Na minha opinião, nem a quantidade de animais mortos para a

alimentação humana, nem as razões do tratamento dado aos

animais podem ser plenamente justificadas do ponto de vista moral,

pois progressivamente surgiram novos conhecimentos que nos

permitem fundamentar melhor uma mudança nos nossos hábitos

alimentares. Igualmente outros usos feitos pelos animais, seja no

vestuário, seja na experimentação científica, seja no transporte, no

lazer ou esportes devem ser questionados e revistos.

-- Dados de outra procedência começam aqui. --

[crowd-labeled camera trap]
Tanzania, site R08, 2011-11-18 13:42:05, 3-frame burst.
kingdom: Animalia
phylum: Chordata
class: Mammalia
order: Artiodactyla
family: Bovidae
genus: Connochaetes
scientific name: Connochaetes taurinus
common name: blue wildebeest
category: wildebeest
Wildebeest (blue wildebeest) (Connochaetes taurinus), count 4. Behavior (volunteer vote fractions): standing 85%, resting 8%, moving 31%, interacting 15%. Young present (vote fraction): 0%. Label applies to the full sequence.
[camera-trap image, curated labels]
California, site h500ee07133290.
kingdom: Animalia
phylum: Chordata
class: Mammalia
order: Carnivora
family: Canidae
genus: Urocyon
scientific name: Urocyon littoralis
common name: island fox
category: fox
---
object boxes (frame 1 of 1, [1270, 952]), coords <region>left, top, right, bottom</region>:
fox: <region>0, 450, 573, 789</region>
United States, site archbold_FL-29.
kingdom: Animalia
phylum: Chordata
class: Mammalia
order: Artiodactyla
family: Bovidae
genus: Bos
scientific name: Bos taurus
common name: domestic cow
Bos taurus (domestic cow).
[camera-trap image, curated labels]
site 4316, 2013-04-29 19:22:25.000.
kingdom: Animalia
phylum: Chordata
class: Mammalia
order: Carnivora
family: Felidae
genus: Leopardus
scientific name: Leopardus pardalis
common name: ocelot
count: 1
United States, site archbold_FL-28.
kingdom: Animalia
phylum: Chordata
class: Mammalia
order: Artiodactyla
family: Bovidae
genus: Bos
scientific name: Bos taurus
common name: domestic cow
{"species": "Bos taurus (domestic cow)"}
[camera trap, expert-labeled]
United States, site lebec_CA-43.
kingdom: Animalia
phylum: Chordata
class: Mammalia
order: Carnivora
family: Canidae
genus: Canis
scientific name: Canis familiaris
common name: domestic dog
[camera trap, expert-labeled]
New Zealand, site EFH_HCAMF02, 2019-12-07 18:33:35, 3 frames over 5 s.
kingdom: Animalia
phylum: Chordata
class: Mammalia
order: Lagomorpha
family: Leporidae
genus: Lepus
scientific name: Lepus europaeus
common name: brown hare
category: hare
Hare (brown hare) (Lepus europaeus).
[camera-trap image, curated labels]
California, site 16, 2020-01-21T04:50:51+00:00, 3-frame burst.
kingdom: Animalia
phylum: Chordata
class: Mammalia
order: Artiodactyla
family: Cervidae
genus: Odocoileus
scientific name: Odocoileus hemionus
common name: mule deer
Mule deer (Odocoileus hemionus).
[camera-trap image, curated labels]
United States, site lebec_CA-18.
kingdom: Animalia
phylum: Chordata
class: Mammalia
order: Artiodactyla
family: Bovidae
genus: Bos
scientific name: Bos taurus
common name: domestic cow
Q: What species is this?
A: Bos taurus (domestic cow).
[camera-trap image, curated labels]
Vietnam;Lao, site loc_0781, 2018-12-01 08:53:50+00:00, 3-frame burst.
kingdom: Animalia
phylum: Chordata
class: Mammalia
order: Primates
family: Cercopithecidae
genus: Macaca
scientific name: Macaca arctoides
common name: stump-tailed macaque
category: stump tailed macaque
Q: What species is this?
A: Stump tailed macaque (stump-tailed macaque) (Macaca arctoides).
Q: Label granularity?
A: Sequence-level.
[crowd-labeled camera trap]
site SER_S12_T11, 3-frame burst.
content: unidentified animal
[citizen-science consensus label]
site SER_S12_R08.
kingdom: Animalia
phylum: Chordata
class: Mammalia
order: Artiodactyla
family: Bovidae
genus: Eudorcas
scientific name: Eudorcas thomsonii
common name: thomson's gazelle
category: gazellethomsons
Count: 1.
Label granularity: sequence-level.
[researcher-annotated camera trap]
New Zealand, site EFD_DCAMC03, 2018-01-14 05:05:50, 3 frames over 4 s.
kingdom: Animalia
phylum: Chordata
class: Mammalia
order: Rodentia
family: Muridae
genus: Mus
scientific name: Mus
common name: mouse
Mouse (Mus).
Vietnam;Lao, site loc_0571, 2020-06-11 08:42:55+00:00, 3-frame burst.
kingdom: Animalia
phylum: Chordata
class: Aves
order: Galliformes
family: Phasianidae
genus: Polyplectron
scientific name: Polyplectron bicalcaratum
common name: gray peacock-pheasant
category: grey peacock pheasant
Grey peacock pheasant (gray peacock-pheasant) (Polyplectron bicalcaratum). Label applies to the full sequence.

Concluindo a questão sobre o uso do conceito de pessoa, penso

que o conceito nas diferentes versões adotadas pelos autores

tratados, mantém um papel crítico no que tange à relação dos

homens para com os animais. Para Singer os animais não-humanos

sencientes, racionais e autoconscientes pertencem à comunidade

moral. Regan também amplia a comunidade moral, incluindo os

pacientes morais, muitos dos quais possivelmente não são mais

sujeitos-de-uma-vida. E para Francione os animais seriam realmente

considerados na sua condição de pessoas se fossem libertos, como

foram os escravos humanos ao longo da história humana.

Para todos os autores, se os animais integram a comunidade

moral, deveriam estar no mínimo recebendo a proteção dos

humanos e, quem sabe, deixarem de ser propriedade humana, no

momento que forem substituídos por outros alimentos.